What is required
What must be written out is each line from the one holding "贝壳海鲜沙拉美食香料柠檬蛤蜊烹饪草药香菜图片" through the end of the records, word for word, minus any pictures.

Extracted information
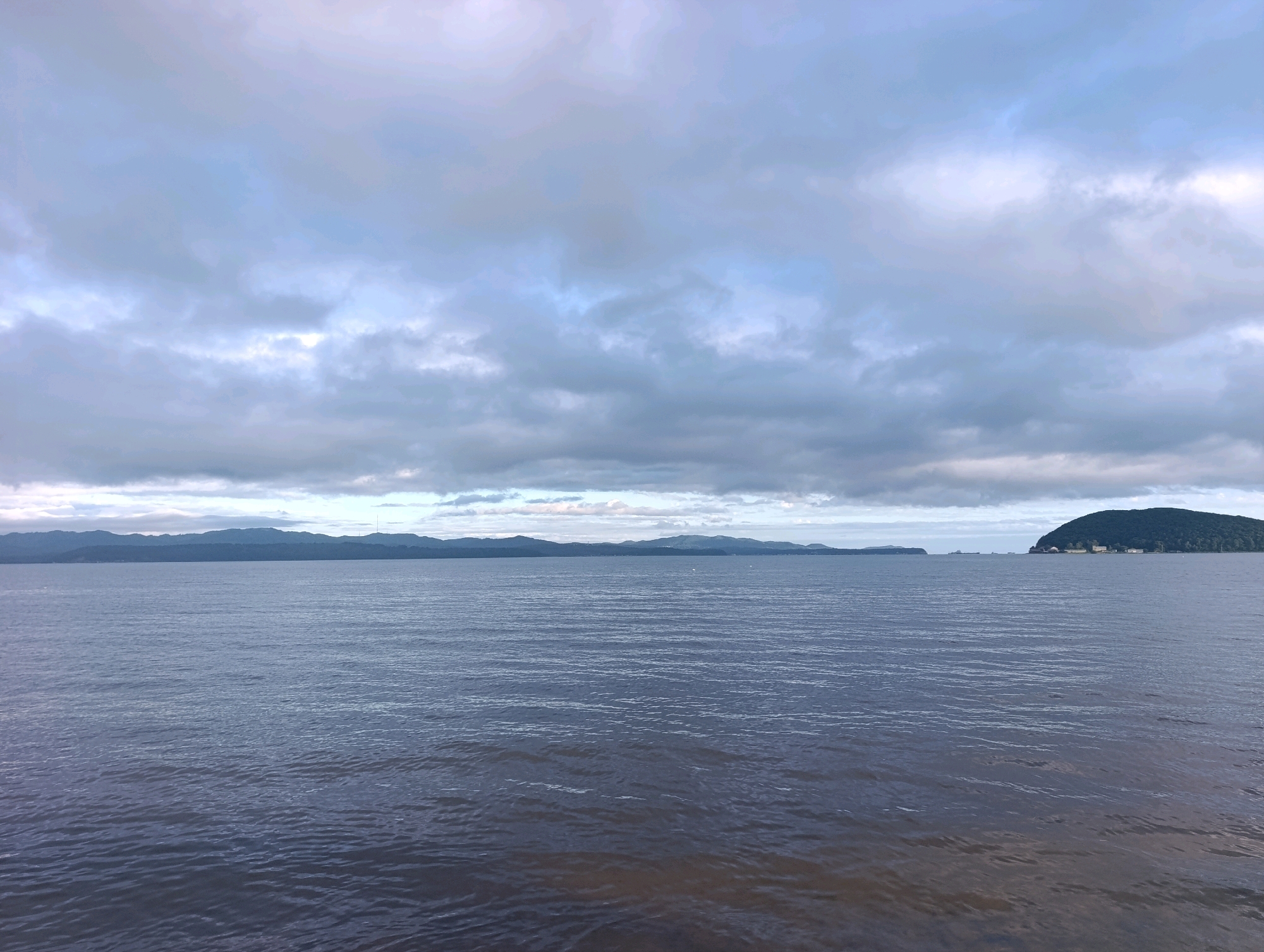 The image depicts a wide expanse of calm water under a cloudy sky. In the distance, a long, low mountain range stretches across the horizon. To the far right, a rounded, tree-covered island with buildings on its slope juts out into the water. The water itself is a dark, muted blue, with subtle ripples suggesting a gentle breeze. The sky is filled with layered clouds, ranging from light gray to darker, more ominous tones, with hints of brighter sky peeking through in places. The overall impression is one of a serene, somewhat overcast day at a coastal location. This scene is likely from Volchanec, Russia, given the characteristic coastal landscape and presence of islands.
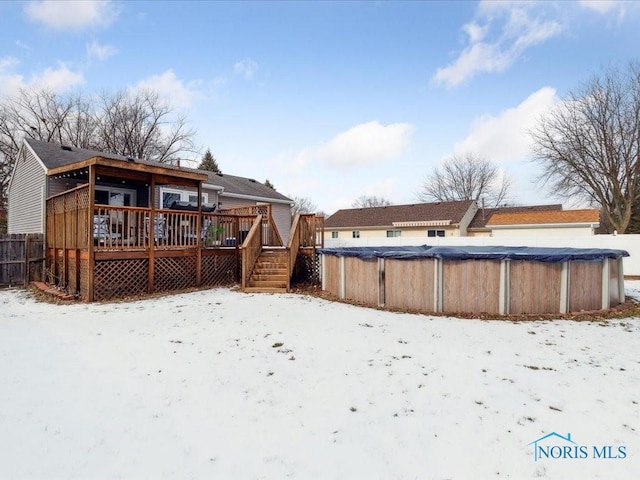 snow covered property with a pool side deck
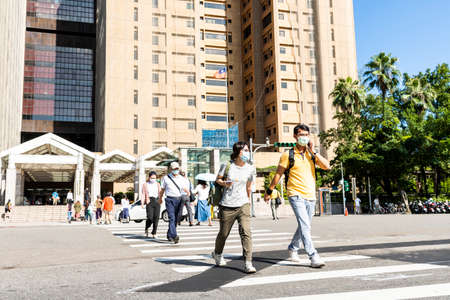 Pedestrians cross the road at the intersection in front of National Taiwan University Hospital. People wear a mask to protect themselves during the outbreak.のeditorial素材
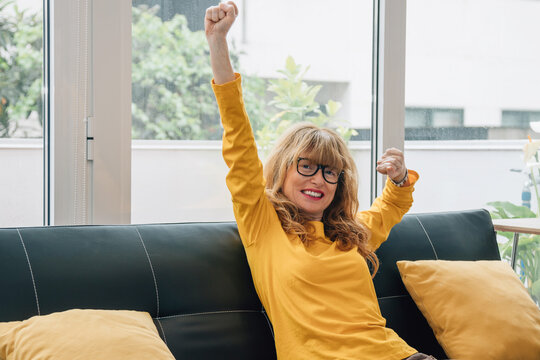 cheerful woman celebrating success on the sofa at home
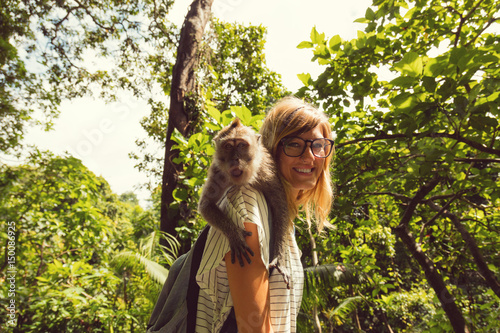 Photography Cute girl with monkey on her shoulder.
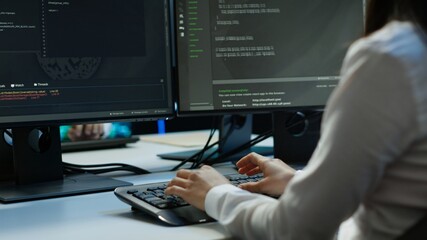Computer scientist in data center installing software on computer, troubleshooting issues, handheld camera shot. Close up of IT expert in server hub establishing performance benchmarks, camera A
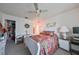 Main bedroom with large bed, dresser, closet, and ceiling fan at 1901 Canterbury Ln # 19, Sun City Center, FL 33573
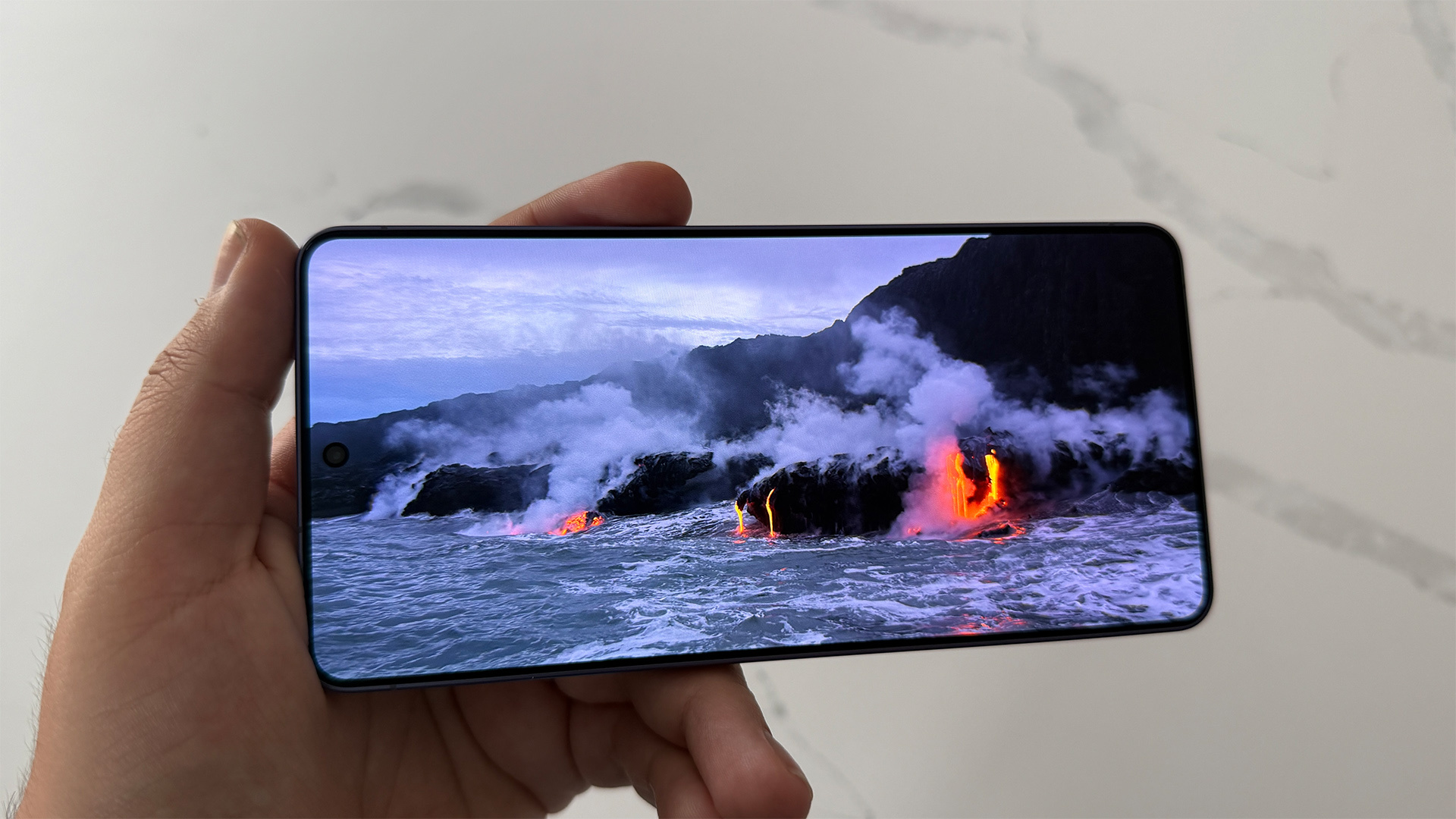 Samsung Galaxy S26 Ultra smartphone held in hand showing fires and coastal scene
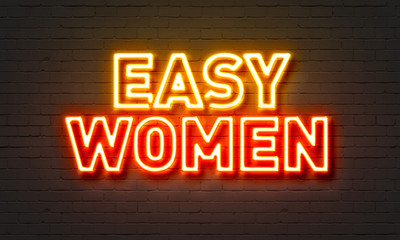 Easy women neon sign on brick wall background.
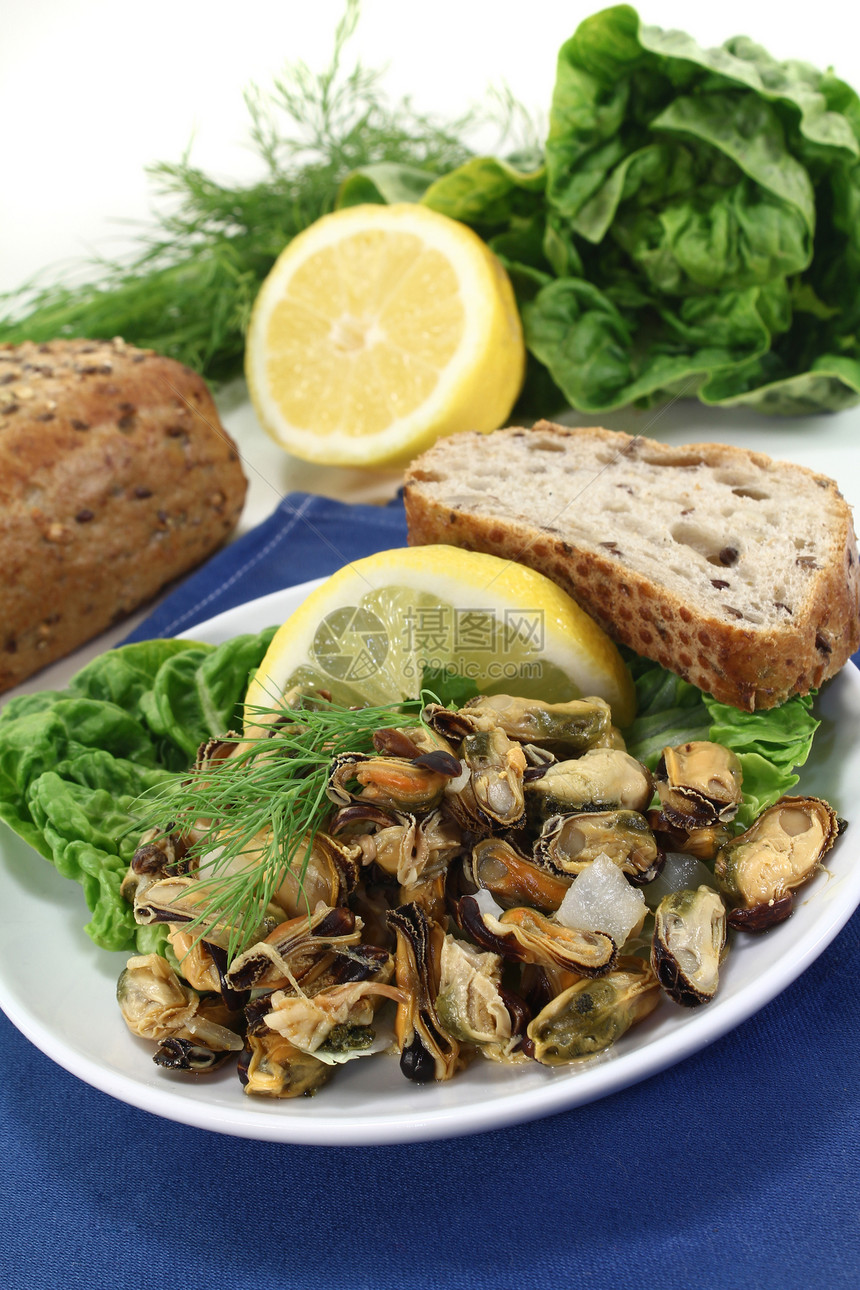 贝壳海鲜沙拉美食香料柠檬蛤蜊烹饪草药香菜图片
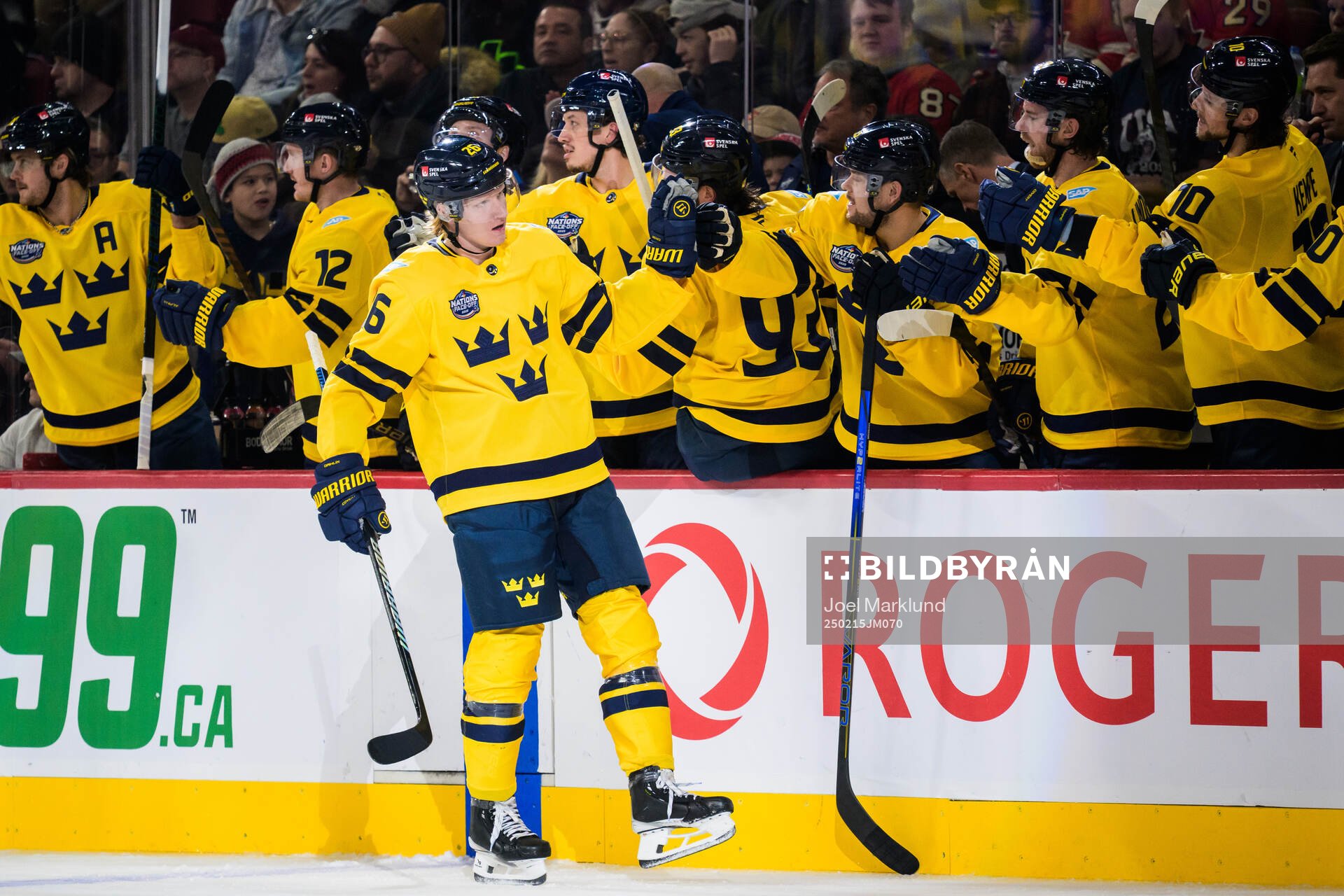 Rasmus Dahlin of Sweden celebrates with teammates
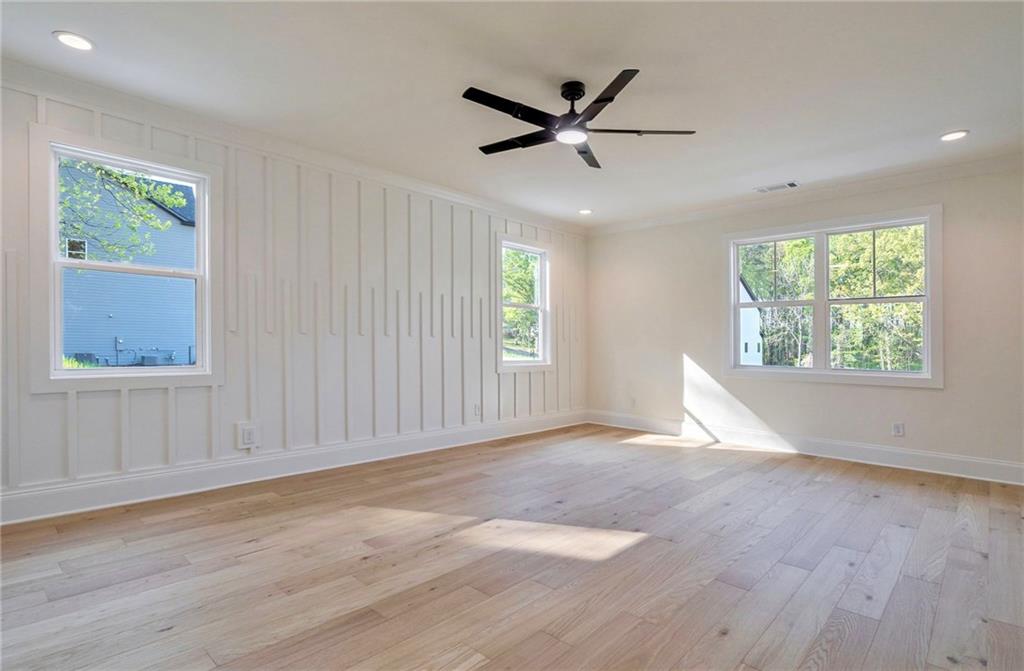 1709 Eastside Parc Street Atlanta, GA 30316 - Photo 24 of 38 a view of an empty room with a window and wooden floor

Answer section
 贝壳海鲜沙拉美食香料柠檬蛤蜊烹饪草药香菜图片
 Rasmus Dahlin of Sweden celebrates with teammates
 1709 Eastside Parc Street Atlanta, GA 30316 - Photo 24 of 38 a view of an empty room with a window and wooden floor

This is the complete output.